EXERCISE DESCRIPTION. Could you extend the fawn passage below, picking up right after its final sentence?

STUDY TEXT.
☆ ☆ ☆ ☆
The dogs love him too, and Munchie took over “toilet-duty” immediately. Baby animals usually have to be encouraged to “go” by mum. She will lick their bottoms to encourage them to eliminate waste which she eats to hide all evidence of her baby. Munchkin did the same with Minx, my tiny kitten. She’s a born mommy. The fawn also poops and pees on my command (a damp tissue patted softly under his tail).
Gaz has claimed the fawn as his own lamb. My lamb (sheep) is weaning now and would rather be with the other lambs, so Gaz is looking for a new friend. The dogs are fascinated and smell and lick and invite him to play. Minx is jealous, and gives him piercing looks when he wakes and calls softly for milk. I think I am going to be rather busy in the next 3 months! I’m training him to use the cat litter box, as Minx has abandoned his box for the great outdoors, and I have lots of cat litter. It keeps things clean and odourless. Daytime he goes outside.
☆ ☆ ☆ ☆
DATA TO EXAMINE.
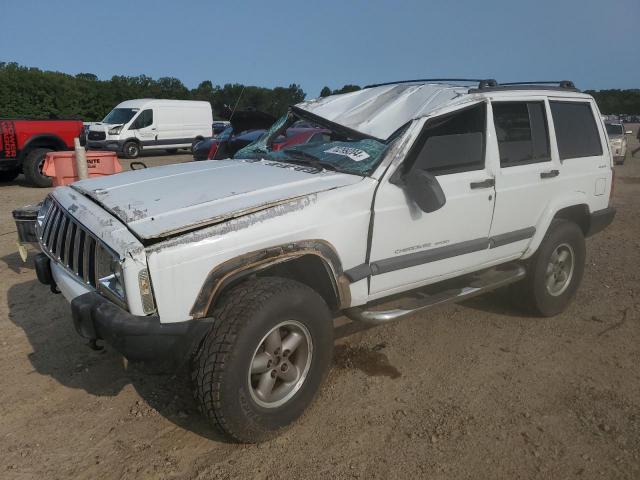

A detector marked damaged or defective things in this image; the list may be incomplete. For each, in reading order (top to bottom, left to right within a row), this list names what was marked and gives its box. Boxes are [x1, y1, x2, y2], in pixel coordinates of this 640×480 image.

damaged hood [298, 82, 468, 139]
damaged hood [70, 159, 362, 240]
☆ ☆ ☆ ☆
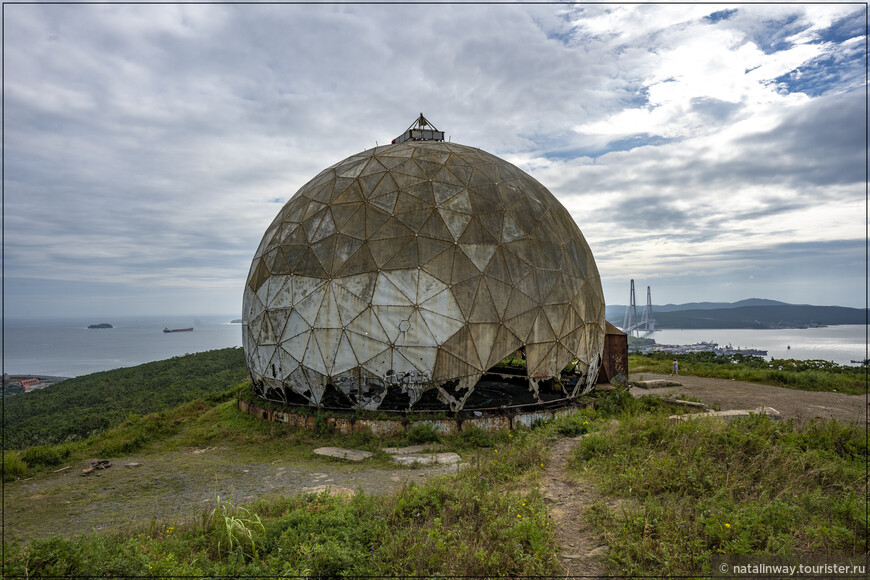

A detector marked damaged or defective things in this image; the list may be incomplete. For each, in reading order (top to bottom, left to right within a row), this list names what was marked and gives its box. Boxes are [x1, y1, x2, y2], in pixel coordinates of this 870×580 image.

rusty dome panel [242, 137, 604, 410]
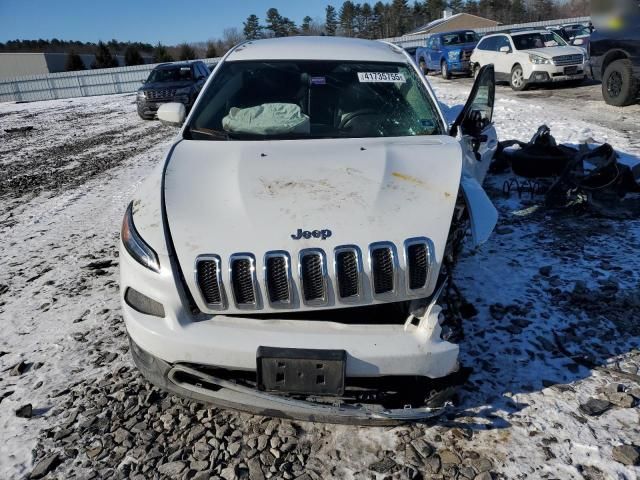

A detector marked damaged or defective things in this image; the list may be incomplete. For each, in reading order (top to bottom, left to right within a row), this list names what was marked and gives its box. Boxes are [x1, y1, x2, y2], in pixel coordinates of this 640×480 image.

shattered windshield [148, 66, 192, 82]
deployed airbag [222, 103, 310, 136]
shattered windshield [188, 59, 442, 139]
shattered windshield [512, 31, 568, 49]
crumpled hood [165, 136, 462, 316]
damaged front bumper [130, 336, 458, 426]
☆ ☆ ☆ ☆
RESULT.
July 7th, 2010 well, the little guy has been fussy about his milk today, it’s taken lots of encouragement to get him to drink. Duikers are extremely shy and quiet and I think losing mum may be too much for him. Munchkin is doing “toilet duty” and licking his face and ears and grooming him. He cuddles up to her, so I’m putting them together in an enclosed courtyard with grass and shrubs tomorrow. He may need some special “mommying”. Munchy was the same with Minx, and “mommyed” him for the first few months. She also did it with the lamb. What a sweet doggie.
July 9th, 2010 Munchkin is a wonderful mommy! She keeps him spotlessly clean, even though his tummy is runny, and he is drinking loads of milk! He seems to love being in the courtyard. There’s lots of grass and shrubs to hide under and keep cool or warm depending on what he needs. The dogs can also get in and out as they like, and Munchkin is happy as a lark with her “baby”. It is so cute! He’s hanging in, still holding thumbs.
July 10th, 2010 The little guy is doing well. He loves it in the courtyard it seems, when I got out to feed him, he comes out of his bushy corner when called, drinks enthusiastically and then actually gambols around when I spoke to him. Too cute! He bucks and jumps and runs in a little circle, He’s lovely and seems to be happier and responsive. I am hopeful all will be right. He’s been with me a week tomorrow! Bless him.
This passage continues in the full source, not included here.